==== Input rows
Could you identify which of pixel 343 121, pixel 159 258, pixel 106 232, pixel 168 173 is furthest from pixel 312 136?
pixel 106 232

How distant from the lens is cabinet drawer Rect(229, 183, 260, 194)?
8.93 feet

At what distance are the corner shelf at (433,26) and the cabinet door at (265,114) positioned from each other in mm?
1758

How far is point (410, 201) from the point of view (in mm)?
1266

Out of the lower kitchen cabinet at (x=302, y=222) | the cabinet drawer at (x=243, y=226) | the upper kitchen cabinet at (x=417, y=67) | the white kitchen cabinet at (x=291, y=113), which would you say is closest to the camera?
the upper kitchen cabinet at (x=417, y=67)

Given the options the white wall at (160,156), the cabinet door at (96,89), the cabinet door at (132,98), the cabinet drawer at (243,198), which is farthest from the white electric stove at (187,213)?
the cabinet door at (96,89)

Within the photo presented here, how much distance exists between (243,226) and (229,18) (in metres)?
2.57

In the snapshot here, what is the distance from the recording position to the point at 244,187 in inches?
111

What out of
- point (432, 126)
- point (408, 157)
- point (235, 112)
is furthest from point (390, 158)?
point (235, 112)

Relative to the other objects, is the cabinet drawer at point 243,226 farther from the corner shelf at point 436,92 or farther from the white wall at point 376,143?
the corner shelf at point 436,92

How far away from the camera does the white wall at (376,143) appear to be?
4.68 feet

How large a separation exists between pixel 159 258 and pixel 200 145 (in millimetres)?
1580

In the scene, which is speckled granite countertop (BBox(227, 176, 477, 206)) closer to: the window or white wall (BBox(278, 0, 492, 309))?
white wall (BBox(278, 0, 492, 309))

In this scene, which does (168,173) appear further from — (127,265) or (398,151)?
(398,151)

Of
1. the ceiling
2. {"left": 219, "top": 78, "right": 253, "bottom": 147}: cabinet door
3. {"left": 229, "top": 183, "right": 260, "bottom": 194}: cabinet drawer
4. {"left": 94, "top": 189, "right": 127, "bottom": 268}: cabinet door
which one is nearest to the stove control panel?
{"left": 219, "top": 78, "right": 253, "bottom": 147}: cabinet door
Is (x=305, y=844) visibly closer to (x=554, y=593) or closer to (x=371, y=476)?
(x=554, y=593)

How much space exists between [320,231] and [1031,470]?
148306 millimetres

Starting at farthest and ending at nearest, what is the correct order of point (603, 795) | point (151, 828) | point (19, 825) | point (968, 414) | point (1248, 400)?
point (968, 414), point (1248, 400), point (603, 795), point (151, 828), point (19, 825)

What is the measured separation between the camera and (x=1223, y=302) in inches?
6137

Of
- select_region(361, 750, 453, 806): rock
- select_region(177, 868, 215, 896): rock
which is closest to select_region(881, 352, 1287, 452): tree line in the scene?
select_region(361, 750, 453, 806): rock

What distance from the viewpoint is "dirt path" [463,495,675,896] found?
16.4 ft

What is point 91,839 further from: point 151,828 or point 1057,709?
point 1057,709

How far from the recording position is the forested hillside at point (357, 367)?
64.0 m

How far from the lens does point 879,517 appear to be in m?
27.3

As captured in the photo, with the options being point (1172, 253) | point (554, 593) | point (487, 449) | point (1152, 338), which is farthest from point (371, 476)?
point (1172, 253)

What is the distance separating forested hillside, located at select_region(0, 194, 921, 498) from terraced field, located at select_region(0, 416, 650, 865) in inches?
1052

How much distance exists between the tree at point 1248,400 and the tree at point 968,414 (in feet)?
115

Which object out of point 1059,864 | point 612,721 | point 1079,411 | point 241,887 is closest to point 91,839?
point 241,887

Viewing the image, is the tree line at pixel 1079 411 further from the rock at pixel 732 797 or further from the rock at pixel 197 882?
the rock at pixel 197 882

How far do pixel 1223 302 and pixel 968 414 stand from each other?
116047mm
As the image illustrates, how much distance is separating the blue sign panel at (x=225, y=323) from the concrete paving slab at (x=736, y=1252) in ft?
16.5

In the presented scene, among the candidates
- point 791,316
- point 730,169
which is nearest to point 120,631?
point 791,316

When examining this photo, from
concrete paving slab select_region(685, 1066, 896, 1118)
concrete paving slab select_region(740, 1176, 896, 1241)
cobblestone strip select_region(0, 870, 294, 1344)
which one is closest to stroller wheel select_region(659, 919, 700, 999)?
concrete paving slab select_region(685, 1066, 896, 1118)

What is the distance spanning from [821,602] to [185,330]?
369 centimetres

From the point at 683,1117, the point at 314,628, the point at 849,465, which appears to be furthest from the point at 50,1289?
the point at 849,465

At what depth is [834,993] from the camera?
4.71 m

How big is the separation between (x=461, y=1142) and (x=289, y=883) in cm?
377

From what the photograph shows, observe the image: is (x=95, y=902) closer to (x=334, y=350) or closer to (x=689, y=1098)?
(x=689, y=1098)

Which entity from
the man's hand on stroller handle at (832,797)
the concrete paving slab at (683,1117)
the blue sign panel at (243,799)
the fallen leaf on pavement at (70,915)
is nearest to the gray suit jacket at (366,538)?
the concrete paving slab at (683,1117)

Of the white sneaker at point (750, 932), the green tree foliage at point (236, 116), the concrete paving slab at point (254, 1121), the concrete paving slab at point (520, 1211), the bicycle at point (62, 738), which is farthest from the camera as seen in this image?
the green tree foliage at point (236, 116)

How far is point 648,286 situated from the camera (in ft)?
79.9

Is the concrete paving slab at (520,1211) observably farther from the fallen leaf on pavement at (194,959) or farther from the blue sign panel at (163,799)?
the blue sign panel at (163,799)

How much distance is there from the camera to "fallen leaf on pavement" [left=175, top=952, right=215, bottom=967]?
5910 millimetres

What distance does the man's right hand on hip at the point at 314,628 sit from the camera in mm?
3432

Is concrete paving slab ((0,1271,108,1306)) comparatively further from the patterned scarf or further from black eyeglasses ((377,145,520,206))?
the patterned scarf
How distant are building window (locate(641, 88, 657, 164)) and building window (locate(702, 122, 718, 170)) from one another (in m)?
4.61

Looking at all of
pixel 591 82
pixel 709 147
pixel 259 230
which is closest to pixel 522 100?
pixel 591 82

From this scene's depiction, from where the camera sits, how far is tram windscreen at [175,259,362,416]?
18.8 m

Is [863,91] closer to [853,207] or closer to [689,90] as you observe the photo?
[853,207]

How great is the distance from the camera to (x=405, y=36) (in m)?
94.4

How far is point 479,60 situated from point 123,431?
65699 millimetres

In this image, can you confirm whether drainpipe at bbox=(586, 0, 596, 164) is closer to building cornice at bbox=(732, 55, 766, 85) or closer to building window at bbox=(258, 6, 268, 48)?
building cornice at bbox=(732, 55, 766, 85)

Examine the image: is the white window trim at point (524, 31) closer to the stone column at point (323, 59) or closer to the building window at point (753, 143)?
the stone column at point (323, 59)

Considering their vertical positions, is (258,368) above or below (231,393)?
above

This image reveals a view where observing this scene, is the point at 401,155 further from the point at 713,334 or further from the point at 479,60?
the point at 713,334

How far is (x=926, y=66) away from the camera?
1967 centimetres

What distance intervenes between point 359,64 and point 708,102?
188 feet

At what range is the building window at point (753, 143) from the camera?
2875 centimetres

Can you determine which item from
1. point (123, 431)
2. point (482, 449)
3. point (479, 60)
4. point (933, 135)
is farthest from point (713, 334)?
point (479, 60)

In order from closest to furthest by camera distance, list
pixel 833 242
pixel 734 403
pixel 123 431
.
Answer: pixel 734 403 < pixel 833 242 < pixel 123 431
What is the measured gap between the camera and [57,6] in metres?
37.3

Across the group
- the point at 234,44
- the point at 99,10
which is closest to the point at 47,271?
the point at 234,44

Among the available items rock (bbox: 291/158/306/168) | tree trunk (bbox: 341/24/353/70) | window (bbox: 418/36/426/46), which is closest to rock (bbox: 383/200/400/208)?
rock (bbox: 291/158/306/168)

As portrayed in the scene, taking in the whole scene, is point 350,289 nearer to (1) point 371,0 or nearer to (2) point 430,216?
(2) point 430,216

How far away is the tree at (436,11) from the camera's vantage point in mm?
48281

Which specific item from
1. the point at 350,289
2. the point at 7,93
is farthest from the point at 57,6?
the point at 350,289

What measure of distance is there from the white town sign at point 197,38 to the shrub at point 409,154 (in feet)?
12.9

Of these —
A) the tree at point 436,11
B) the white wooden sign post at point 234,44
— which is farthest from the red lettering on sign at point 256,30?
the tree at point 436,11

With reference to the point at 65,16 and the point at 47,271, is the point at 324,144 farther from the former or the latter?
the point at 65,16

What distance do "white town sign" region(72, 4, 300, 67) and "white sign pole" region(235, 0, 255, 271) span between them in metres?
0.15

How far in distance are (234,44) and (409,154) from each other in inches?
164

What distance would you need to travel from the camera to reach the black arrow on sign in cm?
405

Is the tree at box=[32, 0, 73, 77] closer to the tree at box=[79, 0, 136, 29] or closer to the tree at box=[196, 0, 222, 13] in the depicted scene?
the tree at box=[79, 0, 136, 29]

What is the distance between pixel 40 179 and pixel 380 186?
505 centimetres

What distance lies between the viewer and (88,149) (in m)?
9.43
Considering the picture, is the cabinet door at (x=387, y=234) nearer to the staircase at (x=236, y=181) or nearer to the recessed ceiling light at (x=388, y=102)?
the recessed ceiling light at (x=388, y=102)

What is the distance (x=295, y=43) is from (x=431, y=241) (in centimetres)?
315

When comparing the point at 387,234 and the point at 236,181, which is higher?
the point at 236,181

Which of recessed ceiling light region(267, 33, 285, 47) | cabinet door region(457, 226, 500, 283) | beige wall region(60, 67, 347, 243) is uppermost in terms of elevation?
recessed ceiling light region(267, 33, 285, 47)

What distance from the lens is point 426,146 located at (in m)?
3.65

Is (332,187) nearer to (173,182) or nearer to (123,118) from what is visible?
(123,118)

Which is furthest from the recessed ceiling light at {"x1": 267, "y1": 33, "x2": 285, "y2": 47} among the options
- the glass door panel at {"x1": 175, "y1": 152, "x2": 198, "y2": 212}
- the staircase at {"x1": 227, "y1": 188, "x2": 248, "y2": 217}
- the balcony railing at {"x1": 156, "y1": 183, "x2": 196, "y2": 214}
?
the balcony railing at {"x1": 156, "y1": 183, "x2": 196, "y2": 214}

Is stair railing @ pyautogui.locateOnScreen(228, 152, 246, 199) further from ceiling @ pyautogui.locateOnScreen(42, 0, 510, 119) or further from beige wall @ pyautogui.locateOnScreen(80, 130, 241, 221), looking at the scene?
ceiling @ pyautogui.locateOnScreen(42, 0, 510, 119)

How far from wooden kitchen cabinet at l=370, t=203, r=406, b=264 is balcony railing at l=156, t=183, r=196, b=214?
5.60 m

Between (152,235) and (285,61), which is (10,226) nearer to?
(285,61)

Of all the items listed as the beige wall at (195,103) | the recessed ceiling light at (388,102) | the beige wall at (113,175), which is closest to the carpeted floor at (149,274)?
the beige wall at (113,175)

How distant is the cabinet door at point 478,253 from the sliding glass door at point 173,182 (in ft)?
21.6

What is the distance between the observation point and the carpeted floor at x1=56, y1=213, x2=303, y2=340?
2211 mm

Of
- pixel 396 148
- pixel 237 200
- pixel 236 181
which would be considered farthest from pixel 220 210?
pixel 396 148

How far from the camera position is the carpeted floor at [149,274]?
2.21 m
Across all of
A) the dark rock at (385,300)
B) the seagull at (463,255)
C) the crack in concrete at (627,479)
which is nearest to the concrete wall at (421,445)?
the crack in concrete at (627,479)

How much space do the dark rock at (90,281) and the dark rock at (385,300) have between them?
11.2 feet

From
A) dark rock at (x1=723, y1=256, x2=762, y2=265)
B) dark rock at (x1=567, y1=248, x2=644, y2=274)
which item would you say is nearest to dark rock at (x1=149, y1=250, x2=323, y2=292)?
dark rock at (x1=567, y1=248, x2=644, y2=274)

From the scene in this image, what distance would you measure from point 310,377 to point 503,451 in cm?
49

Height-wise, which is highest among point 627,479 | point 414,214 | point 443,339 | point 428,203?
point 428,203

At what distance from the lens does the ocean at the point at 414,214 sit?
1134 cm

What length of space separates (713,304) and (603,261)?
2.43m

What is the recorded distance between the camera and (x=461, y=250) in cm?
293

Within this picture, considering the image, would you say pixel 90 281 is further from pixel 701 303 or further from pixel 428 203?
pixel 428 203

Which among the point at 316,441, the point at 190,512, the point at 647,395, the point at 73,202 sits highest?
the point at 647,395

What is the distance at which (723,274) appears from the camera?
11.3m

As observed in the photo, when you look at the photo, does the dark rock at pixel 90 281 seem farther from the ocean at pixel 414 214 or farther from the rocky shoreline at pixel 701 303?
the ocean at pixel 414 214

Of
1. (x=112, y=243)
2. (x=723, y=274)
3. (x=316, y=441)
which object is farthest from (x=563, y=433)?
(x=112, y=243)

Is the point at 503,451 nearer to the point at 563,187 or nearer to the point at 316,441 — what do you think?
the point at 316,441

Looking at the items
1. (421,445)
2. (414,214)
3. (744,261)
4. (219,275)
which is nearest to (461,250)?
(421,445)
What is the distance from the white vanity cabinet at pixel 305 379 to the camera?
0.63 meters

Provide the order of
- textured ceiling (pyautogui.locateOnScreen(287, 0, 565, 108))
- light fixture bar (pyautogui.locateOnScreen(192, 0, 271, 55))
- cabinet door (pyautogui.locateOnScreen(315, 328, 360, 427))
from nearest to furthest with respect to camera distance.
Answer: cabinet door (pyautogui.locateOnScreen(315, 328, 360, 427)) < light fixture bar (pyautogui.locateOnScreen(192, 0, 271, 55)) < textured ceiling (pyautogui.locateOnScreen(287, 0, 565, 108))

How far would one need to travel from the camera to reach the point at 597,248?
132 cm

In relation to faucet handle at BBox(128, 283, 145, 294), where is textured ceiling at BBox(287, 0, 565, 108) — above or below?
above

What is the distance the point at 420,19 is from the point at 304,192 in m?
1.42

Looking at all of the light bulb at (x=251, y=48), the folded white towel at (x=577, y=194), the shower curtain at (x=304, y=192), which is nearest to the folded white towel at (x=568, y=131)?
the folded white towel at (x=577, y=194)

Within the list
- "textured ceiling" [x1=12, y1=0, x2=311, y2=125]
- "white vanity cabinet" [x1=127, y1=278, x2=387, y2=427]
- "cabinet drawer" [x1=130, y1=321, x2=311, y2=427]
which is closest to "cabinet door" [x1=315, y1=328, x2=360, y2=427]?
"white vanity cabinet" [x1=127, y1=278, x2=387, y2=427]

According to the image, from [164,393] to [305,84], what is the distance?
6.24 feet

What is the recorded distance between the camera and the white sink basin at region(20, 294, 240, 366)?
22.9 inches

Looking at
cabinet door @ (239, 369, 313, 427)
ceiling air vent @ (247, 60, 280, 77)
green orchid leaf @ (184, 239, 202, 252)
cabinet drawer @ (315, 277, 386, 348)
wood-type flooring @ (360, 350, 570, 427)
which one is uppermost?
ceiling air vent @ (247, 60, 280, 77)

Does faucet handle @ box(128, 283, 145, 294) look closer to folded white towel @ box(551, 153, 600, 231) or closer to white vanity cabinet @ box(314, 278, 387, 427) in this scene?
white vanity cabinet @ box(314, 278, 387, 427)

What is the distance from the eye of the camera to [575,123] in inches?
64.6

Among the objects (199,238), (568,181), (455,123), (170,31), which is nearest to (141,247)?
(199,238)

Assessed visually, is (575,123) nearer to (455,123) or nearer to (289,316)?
========
Written exercise:
Output the lines from the line with "How much space do" up to and including the line with "0.63 meters" as a numbered list, leaving out blank lines.

Expected answer:
1. How much space do the dark rock at (90,281) and the dark rock at (385,300) have between them?
2. 11.2 feet
3. From
4. A) dark rock at (x1=723, y1=256, x2=762, y2=265)
5. B) dark rock at (x1=567, y1=248, x2=644, y2=274)
6. which item would you say is nearest to dark rock at (x1=149, y1=250, x2=323, y2=292)?
7. dark rock at (x1=567, y1=248, x2=644, y2=274)
8. From the scene in this image, what distance would you measure from point 310,377 to point 503,451 in cm?
9. 49
10. Height-wise, which is highest among point 627,479 | point 414,214 | point 443,339 | point 428,203?
11. point 428,203
12. At what distance from the lens does the ocean at the point at 414,214 sit?
13. 1134 cm
14. What length of space separates (713,304) and (603,261)?
15. 2.43m
16. What is the recorded distance between the camera and (x=461, y=250) in cm?
17. 293
18. Within this picture, considering the image, would you say pixel 90 281 is further from pixel 701 303 or further from pixel 428 203?
19. pixel 428 203
20. Which among the point at 316,441, the point at 190,512, the point at 647,395, the point at 73,202 sits highest?
21. the point at 647,395
22. What is the distance at which (723,274) appears from the camera?
23. 11.3m
24. As observed in the photo, when you look at the photo, does the dark rock at pixel 90 281 seem farther from the ocean at pixel 414 214 or farther from the rocky shoreline at pixel 701 303?
25. the ocean at pixel 414 214
26. Of
27. 1. (x=112, y=243)
28. 2. (x=723, y=274)
29. 3. (x=316, y=441)
30. which object is farthest from (x=563, y=433)?
31. (x=112, y=243)
32. Is the point at 503,451 nearer to the point at 563,187 or nearer to the point at 316,441 — what do you think?
33. the point at 316,441
34. Looking at the items
35. 1. (421,445)
36. 2. (414,214)
37. 3. (744,261)
38. 4. (219,275)
39. which is nearest to (461,250)?
40. (421,445)
41. What is the distance from the white vanity cabinet at pixel 305 379 to the camera?
42. 0.63 meters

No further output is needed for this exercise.